-
Bug
-
Resolution: Unresolved
-
Undefined
-
None
-
None
-
None
-
False
-
-
False
-
-
Summary
Kiali CR never reaches Successful condition; env snapshot and performance stages skipped
Components
- Kiali Operator
- Kiali (CR / reconciliation)
- kiali-perf-tests (Jenkins pipeline)
- OpenShift / Istio (Service Mesh QE)
Affected Builds / Environment
| Report | Pipeline Build | Trigger | Cluster (API) | Kiali Repo Commit | Date (from CR) |
|---|---|---|---|---|---|
| #888 | kiali-perf-tests | upstream-istio-pipeline 3432 | ci-rhos-01-04.servicemesh.rhqeaws.com | ff38dbc99ca11113b625992dadfe8d5263312dd9 | 2026-02-27 |
| #889 | kiali-perf-tests | upstream-istio-pipeline 3434 | ci-rhos-d-03.servicemesh.rhqeaws.com | 63521c4e5d83c6e99bac615b643c74e832f20350 | 2026-02-28 |
| #890 | kiali-perf-tests | upstream-istio-pipeline 3436 | ci-rhos-d-02.servicemesh.rhqeaws.com | 63521c4e5d83c6e99bac615b643c74e832f20350 | 2026-03-01 |
- Jenkins job: kiali/test-jobs/kiali-perf-tests
- Upstream: kiali/main-pipelines/upstream-istio-pipeline (timer-triggered)

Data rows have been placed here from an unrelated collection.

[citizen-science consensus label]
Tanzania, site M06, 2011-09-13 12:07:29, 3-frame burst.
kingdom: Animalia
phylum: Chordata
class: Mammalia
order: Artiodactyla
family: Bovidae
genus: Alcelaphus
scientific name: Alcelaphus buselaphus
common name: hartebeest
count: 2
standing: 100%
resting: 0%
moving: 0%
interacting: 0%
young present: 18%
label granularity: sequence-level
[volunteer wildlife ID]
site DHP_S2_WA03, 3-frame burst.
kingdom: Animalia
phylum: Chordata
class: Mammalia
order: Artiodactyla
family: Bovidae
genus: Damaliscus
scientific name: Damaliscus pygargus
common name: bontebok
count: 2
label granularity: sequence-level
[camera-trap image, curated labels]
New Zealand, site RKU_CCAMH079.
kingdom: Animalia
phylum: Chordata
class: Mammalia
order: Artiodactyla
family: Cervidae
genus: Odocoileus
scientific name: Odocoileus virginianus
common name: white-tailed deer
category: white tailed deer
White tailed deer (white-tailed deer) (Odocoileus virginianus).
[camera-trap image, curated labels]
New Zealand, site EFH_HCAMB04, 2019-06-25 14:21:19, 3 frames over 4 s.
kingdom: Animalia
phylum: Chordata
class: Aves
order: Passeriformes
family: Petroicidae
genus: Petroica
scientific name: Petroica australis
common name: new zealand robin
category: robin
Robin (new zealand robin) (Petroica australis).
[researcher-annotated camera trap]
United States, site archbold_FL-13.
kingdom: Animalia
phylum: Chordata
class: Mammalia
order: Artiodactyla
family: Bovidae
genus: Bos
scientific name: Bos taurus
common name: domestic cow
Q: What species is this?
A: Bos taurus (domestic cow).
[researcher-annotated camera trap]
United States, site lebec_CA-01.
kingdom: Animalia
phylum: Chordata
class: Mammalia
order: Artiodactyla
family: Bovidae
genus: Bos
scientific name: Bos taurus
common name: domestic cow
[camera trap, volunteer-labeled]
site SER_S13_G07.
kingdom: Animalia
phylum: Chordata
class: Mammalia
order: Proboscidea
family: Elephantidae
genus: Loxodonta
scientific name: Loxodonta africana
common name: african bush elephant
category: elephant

- Jenkinsfile repo: gitlab.cee.redhat.com/istio/servicemesh-qe/jenkins-csb-declaration @ bce7d0a55879aa1c1c4b336c2f889b152be6e176 (Hotfix2 for opentelemetrycollector)
- Istio: 1.29.0
- OpenShift: 4.21.1 (#888), 4.21.2 (#889, #890)
- Kubernetes: 1.34.2
- Kiali Operator: v2.23.0-SNAPSHOT
Description
Across three consecutive performance test runs (#888, #889, #890) on different OpenShift clusters, the pipeline fails at the same point:
- Invalid patch request
When the pipeline patches the Kiali CR to remove spec.api.namespaces, the server rejects the request:oc patch kiali kiali -n kiali-operator --type=json '-p=[{"op": "remove", "path": "/spec/api/namespaces"}]' The request is invalid: the server rejected our request due to an error in our request
- Kiali CR never reaches Successful condition
The pipeline then runs:oc wait --for=condition=Successful kiali/kiali --timeout=120s -n kiali-operator error: timed out waiting for the condition on kialis/kiali
So the Kiali CR does not reach condition=Successful within 120s (and still has a Type: Failure condition in oc describe).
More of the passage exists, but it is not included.